Zulip Chat Archive
Stream: new members
Topic: Coe back
Alexandru-Andrei Bosinta (Nov 25 2018 at 14:28):
If I have a positive integer, how do I get a natural number out of it? For more context, I need to use the floor function which outputs an integer and then do induction with this integer, withlet p : ℤ → Prop := λ (m : ℕ), m ≤ n → (n - m ∈ s ∨ (0 : ℤ) ∈ s), (s is a set of positive integers). I basically need to prove that if n is in the set, then 0 is in the set as well, but induction on integers won't work because I can't prove a special case.
Rob Lewis (Nov 25 2018 at 15:12):
I'm not sure I understand your situation exactly. Does int.nat_abs help you? int.nat_abs (int.of_nat k) reduces to k, and there are lemmas like int.nat_abs_of_nonneg.
Kevin Buzzard (Nov 25 2018 at 16:51):
Although it's counter-intuitive to mathematicians, the way to get a nat back from a non-negative int is indeed to take the absolute value. You could think of the absolute value function as a function from int to nat which reverses the inclusion from nat to int, and returns junk for values not in the image; there are loads of such functions in Lean. Whenever a mathematician thinks they want a partial function (i.e. a function only defined on some elements of a nice set) the computer scientists tend to have defined it on all the set and either given it junk values on the other elements (e.g. log, which does some random thing to negative reals, and division, which does some random thing when you divide by 0) or observed that actually the function you want is the special case of a natural function which you might well want in general. For example the partial inverse of nat to int is called absolute value, the partial inverse of int to rat or real is called the floor function, the partial inverse of int to rat is called the numerator function. In all cases there will be a lemma which says that this function is indeed the one-sided inverse (i.e. abs (n : Z) = n if n : nat -- this is called nat_abs_of_nat and the proof is rfl), and if the image is easily classifiable (which it is for nat to int -- it's the non-negative ints) then there will be another lemma saying that the image is what you think it is it's (of_nat_nonneg in the nat to int case) and finally a lemma saying that if you're in the image and you go back then forward you get back to where you start ( Rob pointed out the relevant function in the nat to int case).

- **Written task 1**
Repeat everything in the Zulip thread from "Rob Lewis (Nov" down to "lemmas like int.nat_abs_of_nonneg.".
- **Written task 2**
Go on with the Zulip thread about getting a natural number from an integer, starting right after its last sentence.

- **The data**
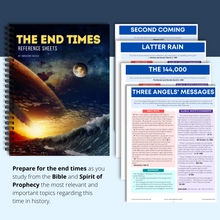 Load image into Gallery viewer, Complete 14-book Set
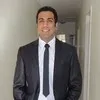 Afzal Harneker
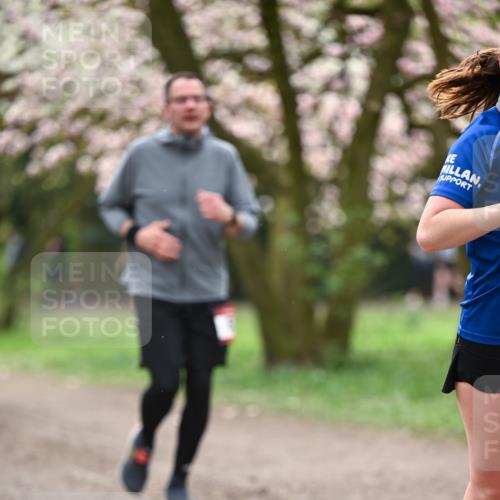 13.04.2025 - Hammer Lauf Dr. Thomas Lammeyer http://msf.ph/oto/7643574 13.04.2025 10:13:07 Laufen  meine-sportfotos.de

* * *

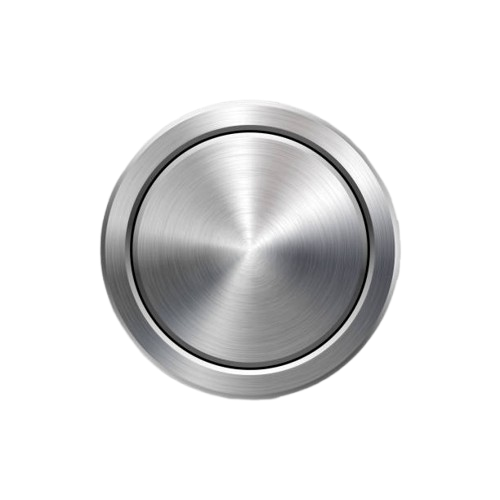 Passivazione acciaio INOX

- **Reply 1**
Rob Lewis (Nov 25 2018 at 15:12):
I'm not sure I understand your situation exactly. Does int.nat_abs help you? int.nat_abs (int.of_nat k) reduces to k, and there are lemmas like int.nat_abs_of_nonneg.

- **Reply 2**
Alexandru-Andrei Bosinta (Nov 25 2018 at 18:53):
Thanks for the explanation! It worked, but I've been having a lot of trouble with coercions so I had to rewrite my entire proof (which is already long). Now I am in the final stage of this proof.
Kevin Buzzard (Nov 25 2018 at 18:55):
Coercions are really meh. Mathematicians don't know they are there. I think Lean is bad at handling them though. I would like to see Lean letting mathematicians use them as if they weren't there. Did you read my notes on cast? https://github.com/leanprover/mathlib/blob/master/docs/extras/casts.md Maybe they help. But it should all be easier.
Kevin Buzzard (Nov 25 2018 at 18:57):
I occasionally think about whether one could handle all of this with typeclasses. Instead of going from int back to nat, have a typeclass int.is_naton int which keeps track of whether something is a nat (and which nat it is). See if we can get the typeclass system to do the coersions for us, rather than simp.
Basic idea:
import data.real.basic class real.nat (r : ℝ) := (n : ℕ) (pf : r = ↑n) class real.rat (r : ℝ) := (q : ℚ) (pf : r = ↑q) instance real.rat_of_nat (r : ℝ) [H : real.nat r] : real.rat r := ⟨(H.n : ℚ),by simpa using H.pf⟩
Alexandru-Andrei Bosinta (Nov 25 2018 at 19:00):
I didn't read your notes yet. I will have a look later, but I figured out how to do it. I basically tried to avoid using the ↑ operator and just try to use the functions which give you the coercions (rat.mk n 1 for integer n to rational n and int.nat_abs for naturals to integers). It was really annoying because in my first attempt I was even getting an error about metavariables and calc wasn't working.
Kevin Buzzard (Nov 25 2018 at 19:01):
Yeah, that's not how you're supposed to do it at all :-) No wonder it was a frustrating experience :-)
Kevin Buzzard (Nov 25 2018 at 19:01):
I just use (n : rat) to get from nat to rat
Kevin Buzzard (Nov 25 2018 at 19:02):
If you use the coercions then simp will do a lot of the dirty work for you. If you use the explicit functions then simp doesn't know about these so you have to do everything by hand.
Kevin Buzzard (Nov 25 2018 at 19:03):
simp is a tool for proving equalities. Any two things which should "obviously be equal", like \u a + \u b and \u (a + b) -- simp should know this. You can figure out the lemmas yourself, but it's much easier to use simp.
Alexandru-Andrei Bosinta (Nov 25 2018 at 19:04):
I started getting annoyed debugging my code, so I gave up and decided to do it my implicit functions which are way more clear to me. It was probably not a very good way of doing my proof. I may try to fix the code later.
Kevin Buzzard (Nov 25 2018 at 19:05):
If you post something here I can look at it. I've had to deal with a lot of coercions from nat to int in the past, so I know some tips.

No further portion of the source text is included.